This Hat and Fragrance Garden at Shelburne Museum has a plethora of different kinds of herbs. Some are culinary, some are medicinal, and some are used for lots of other uses. Let's take a look.
The first one, is called Costmary. Costmary has an anise flavor, kind of like anise hyssop, which is another herb in this garden. It's a nice herb to create minty flavored drinks, and you can use it in cooking in different dishes. It grows up about 3 feet tall, it has spiky little leaves that have teeth or serrated. It's also a good moth repellant. So when you're putting your sweaters away for summer, you can throw a few leaves of costmary in the drawer. Or if you have an old book and you don't want silverfish to eat the pages, throw a few leaves, too. It will repel them.

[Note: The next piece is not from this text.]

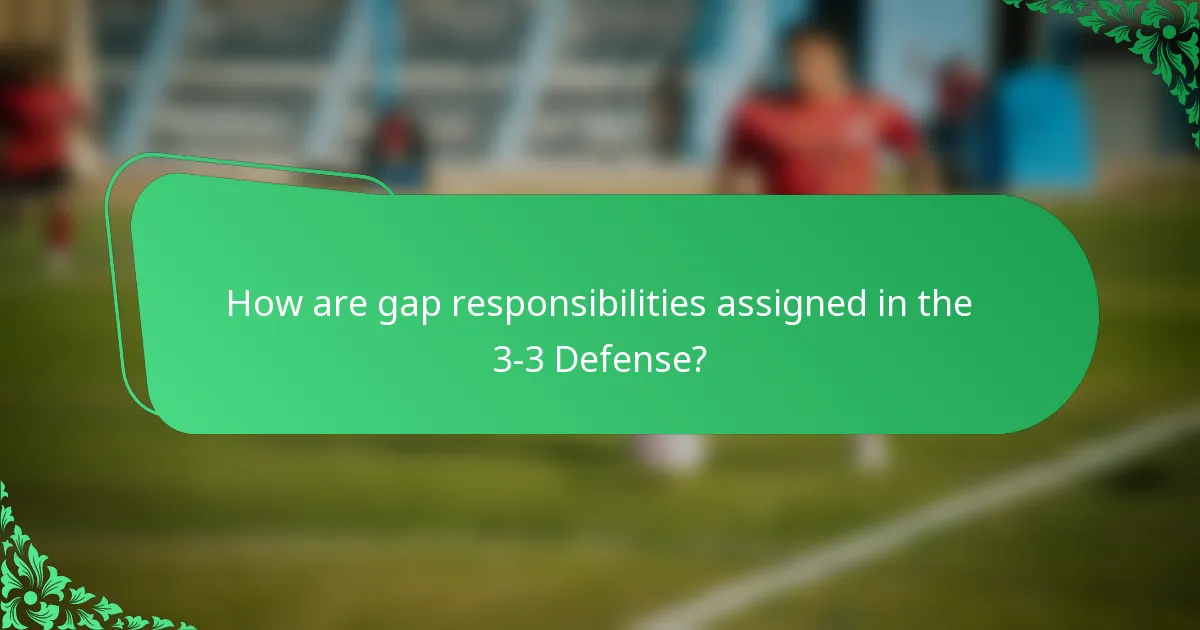 How are gap responsibilities assigned in the 3-3 Defense?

Most people think of French tarragon as a culinary herb and you can use it in cooking. It has a very strong flavor so you have to be really careful when you're using it in recipes. But it also is great if you want to put it in a potpourri, detergents or even in soaps. It gives anything that nice anise flavor and smell which will permeate the product. If you like anise, you're all set. If you don't, you might want to use something else.
The final herb is soapwort. This one is really cool herb, because soapwort has saponin in it. If you take the leaves and rub them really fast with some water, they froth up. They were used in ancient times to clean linens, fabrics and metal. Soapwort was basically a soap substitute.
So you could have soap in your garden. Imagine going out in your garden and getting your hands dirty, picking soapwort to wash your hands.
So herb gardens can be more than just culinary treats, they can have lots of other uses.